Eficaz y dinámica fábula deportiva sobre el éxito de los perdedores basada en hechos reales.
De partida miro con sospecha todo largometraje que venga promocionalmente asociado a la frase “basada en hechos reales”. Tampoco soy especialmente aficionado al cine de odiseas y gestas deportivas porque prefiero el deporte con su épica genuina y en directo, tal cual, sin edulcorar con el almíbar dulzón y propenso al lloriqueo del melodrama cinematográfico.

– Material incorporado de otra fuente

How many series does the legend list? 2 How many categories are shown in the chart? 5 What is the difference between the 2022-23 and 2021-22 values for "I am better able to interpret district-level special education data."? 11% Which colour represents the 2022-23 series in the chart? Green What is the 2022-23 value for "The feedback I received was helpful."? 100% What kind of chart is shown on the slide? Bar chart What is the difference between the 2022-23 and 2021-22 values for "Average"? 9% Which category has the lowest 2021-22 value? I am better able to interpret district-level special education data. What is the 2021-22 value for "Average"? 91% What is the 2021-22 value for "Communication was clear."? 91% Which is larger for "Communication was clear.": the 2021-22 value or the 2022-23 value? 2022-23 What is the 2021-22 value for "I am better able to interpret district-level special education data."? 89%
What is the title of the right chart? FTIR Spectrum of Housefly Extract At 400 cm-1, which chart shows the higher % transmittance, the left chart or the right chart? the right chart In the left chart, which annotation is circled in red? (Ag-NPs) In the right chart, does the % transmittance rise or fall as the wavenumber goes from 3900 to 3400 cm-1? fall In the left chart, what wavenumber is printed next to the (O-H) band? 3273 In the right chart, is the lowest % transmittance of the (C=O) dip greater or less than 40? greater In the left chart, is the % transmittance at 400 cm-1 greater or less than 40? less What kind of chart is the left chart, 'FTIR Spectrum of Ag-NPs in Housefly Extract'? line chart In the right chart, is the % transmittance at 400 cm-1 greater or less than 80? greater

También desconfío del biopic, por motivos similares, y porque además el cine tiende a pasarse los personajes reales que retrata, siempre mucho más interesantes que sus reduccionistas bocetos cinematográficos, a meros títeres movidos por los hilos de las necesidades dramáticas y al libertad poética, y para eso prefiero dedicarme a leer una buena biografía. Dicho lo anterior, Eddie el águila me ha gustado. Primero porque creo que le saca muy buen partido a las claves más espectaculares del deporte en el que asienta su historia, los saltos de esquí, pero con la peculiaridad y la seña de identidad de que no se entrega a la explotación más obvia de los mismos como recurso para añadir superfluo despliegue visual a su propuesta.
En ningún momento el salto de esquí devora o quita protagonismo a lo mejor que tiene la película, que es el desarrollo de sus personajes y la cercanía que establecen los mismos con el espectador, facilitada por el hecho de que lo que se nos cuenta es una historia de éxito desde la modestia, del sueño cumplido de los perdedores, y eso tiene mucho gancho. Precisamente por esa habilidad de la película para esquivar la trampa de lo que podría haber sido un facilón y rebuscado efectismo visual, cada caída del joven protagonista desde las plataformas a la nieve nos parece mucho más real y cercana y la sentimos casi por pura empatía con el personaje, interpretado además con contagiosa simpatía y optimismo por Taron Egerton, en un interesante cambio de registro respecto a sus trabajos en Kingsman: servicio secreto y Legend que preludia buenas vibraciones respecto a los próximos trabajos de este actor, por ejemplo en Robin Hood: orígenes y en la segunda aventura de la saga Kingsman. El respaldo eficaz de Hugh Jackman en un papel de entrenador accidental borrachín y pasado de vueltas refuerza ese tono distendido y de comedia ligera que aparta la película de las ciénagas de la emotividad forzada, que además no habría tenido ningún sentido en este tipo de historia y con este tipo de personaje reales, más cercanos al disparate y el éxito contra pronóstico que a los dramas de abnegación imparable y lacrimógena.
Narrada con buen ritmo se sitúa en las antípodas de la más autoconsciente y pretenciosa El descenso de la muerte, otra destacada aproximación del cine al mundo del esquí olímpico que dirigió en 1969 Michael Ritchie y protagonizaron Robert Redford y Gene Hackman, y se acerca más al tono algo más gamberro de otra de mis películas deportivas favoritas, El castañazo, dirigida por George Roy Hill y protagonizada por Paul Newman en 1977.